--- START Excerpted data ---

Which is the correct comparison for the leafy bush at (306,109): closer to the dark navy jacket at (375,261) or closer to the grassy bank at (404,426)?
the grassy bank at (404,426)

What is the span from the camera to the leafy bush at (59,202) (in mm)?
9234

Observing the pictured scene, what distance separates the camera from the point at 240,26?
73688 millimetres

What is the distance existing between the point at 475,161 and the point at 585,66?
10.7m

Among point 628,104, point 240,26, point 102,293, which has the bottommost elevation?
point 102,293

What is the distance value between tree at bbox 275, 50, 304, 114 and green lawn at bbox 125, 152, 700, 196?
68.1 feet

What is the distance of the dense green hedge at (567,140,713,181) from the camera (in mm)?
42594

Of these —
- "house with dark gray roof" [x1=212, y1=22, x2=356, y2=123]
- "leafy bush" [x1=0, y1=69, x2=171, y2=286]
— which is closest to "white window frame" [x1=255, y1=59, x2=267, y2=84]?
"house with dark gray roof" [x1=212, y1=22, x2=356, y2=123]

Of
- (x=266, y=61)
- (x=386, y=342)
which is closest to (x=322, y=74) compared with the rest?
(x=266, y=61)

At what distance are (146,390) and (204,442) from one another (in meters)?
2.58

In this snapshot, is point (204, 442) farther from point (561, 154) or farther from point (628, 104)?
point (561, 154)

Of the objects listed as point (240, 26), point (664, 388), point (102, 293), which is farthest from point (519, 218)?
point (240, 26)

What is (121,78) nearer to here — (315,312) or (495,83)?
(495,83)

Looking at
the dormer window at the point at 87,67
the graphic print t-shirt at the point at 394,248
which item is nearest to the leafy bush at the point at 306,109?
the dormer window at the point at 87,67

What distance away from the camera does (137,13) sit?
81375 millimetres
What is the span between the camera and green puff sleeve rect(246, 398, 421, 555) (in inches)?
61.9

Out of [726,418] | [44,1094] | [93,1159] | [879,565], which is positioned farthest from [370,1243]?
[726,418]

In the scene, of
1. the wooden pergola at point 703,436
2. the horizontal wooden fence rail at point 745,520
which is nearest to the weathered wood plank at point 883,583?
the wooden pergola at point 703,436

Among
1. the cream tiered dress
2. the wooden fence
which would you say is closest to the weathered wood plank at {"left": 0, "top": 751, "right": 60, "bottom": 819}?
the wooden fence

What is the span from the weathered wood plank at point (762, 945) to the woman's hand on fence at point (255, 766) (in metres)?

--- END Excerpted data ---

(Exercise task): Repeat the lines of the records word for word, starting with the line that contains "Out of [726,418]" and continuing through the end of the records.

(Finished task):
Out of [726,418] | [44,1094] | [93,1159] | [879,565], which is positioned farthest from [370,1243]?
[726,418]

In the scene, of
1. the wooden pergola at point 703,436
2. the horizontal wooden fence rail at point 745,520
which is nearest to the weathered wood plank at point 883,583?
the wooden pergola at point 703,436

Among
1. the cream tiered dress
2. the wooden fence
which would you say is closest to the weathered wood plank at {"left": 0, "top": 751, "right": 60, "bottom": 819}?
the wooden fence

What is the span from the weathered wood plank at point (762, 945) to the woman's hand on fence at point (255, 766) (in metres)?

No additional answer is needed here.